------ Предложенный отрывок

Впрочем, у тогдашнего и нынешнего «массолитов» принципиально разные задачи. Тот ставил себе целью в популярной форме внушить некие идеи, образовать, развить – то есть вместе со всем советским проектом был устремлен все-таки ввысь, к образу нового человека, к усовершенствованной модели, прочь от имманентностей и данностей. Нынешний ставит себе целью опустить, опередить в падении, окончательно низвести к планктону. Тогдашний – цивилизаторский и в некотором смысле просветительский масскульт; нынешний ориентирован на предельную деградацию масс, чтобы они окончательно сделались собственностью элиты, инструментом ее прокорма и не отваживались даже задуматься об изменении такого положения вещей. Ситуацию эту еще можно выправить, если сами авторы массолита задумаются о ее возможных последствиях – и вспомнят о советском опыте массовой литературы, к которому мы и обратимся ниже.

2

В советские времена был распространен термин «для бедных». Он обозначал высокое в упрощенном и омассовленном варианте. Скажем, Владимира Орлова – кстати, безосновательно – называли «Булгаковым для бедных», хотя «Альтист» и «Аптекарь» – прекрасные примеры современного городского мифа. Эдуард Асадов считался поэзией для бедных – и в статье «Баллада об Асадове» я пытался доказать, что лучше такая поэзия для бедных, чем никакой; Асадов тогда очень обиделся, и я об этом горько сожалею, но статья свое дело сделала – после десятилетнего забвения его стали много издавать. В этой статье была, помнится, мысль о том, что суррогатная культура необходима, что она – мост к культуре настоящей, что качественная массовая литература важней и насущней элитарной и бессмысленно пенять массовому автору на отсутствие вкуса – его миссия важней любой эстетики. Отечественная же массовая проза стояла на трех китах, чьи тексты были принципиально недоставаемы; при каждом пансионате или санатории была библиотека, и получить журнальные номера с этими сочинениями было невозможно по определению, да и затрепаны они были сверх всякой меры. Эти сверхпопулярные авторы были: Валентин Пикуль, Юлиан Семенов и Анатолий Иванов.

------------
------ Исходные материалы

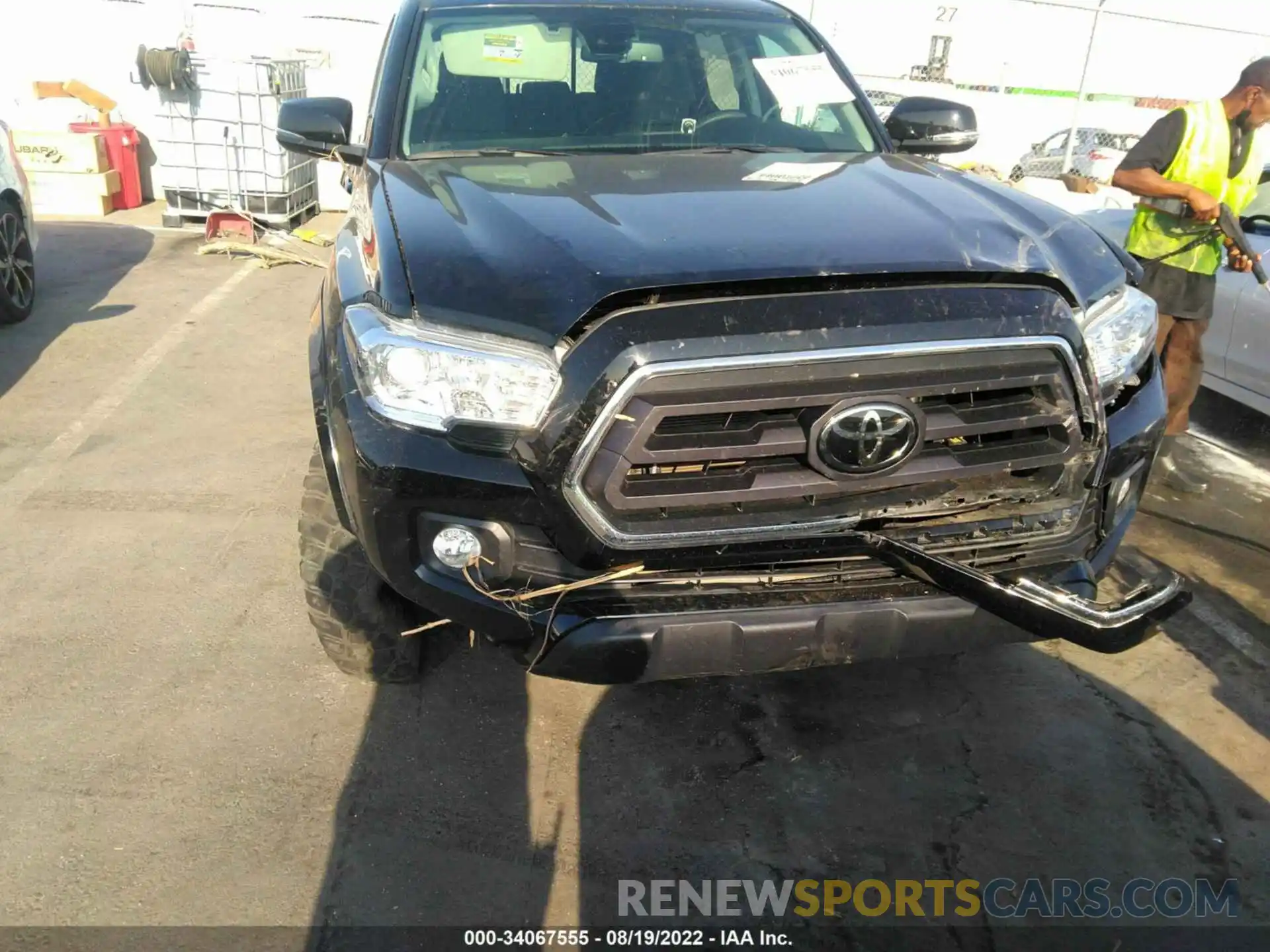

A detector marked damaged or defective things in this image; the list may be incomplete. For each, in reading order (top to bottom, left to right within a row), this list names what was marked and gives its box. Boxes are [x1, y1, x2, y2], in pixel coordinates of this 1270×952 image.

damaged black toyota tacoma [278, 0, 1191, 682]
crumpled hood [381, 149, 1127, 341]
broken front bumper [532, 534, 1185, 682]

------------

- [Письменное задание 1]:
Ответьте по отрывку о массовой литературе:
(a) Какую цель ставит себе нынешний «массолит»?
(b) Как называлась статья об Асадове, упомянутая в отрывке?
(c) Кого отрывок называет тремя сверхпопулярными авторами отечественной массовой прозы?
- [Письменное задание 2]:
Замените «элиты» на «верхушки» в отрывке о массовой литературе и перепишите его часть между словами «Впрочем, у тогдашнего» и «и обратимся ниже.» включительно.

- [Полный ответ 1]:
(a) Опустить, опередить в падении, окончательно низвести к планктону.
(b) «Баллада об Асадове».
(c) Валентина Пикуля, Юлиана Семенова и Анатолия Иванова.

- [Полный ответ 2]:
Впрочем, у тогдашнего и нынешнего «массолитов» принципиально разные задачи. Тот ставил себе целью в популярной форме внушить некие идеи, образовать, развить – то есть вместе со всем советским проектом был устремлен все-таки ввысь, к образу нового человека, к усовершенствованной модели, прочь от имманентностей и данностей. Нынешний ставит себе целью опустить, опередить в падении, окончательно низвести к планктону. Тогдашний – цивилизаторский и в некотором смысле просветительский масскульт; нынешний ориентирован на предельную деградацию масс, чтобы они окончательно сделались собственностью верхушки, инструментом ее прокорма и не отваживались даже задуматься об изменении такого положения вещей. Ситуацию эту еще можно выправить, если сами авторы массолита задумаются о ее возможных последствиях – и вспомнят о советском опыте массовой литературы, к которому мы и обратимся ниже.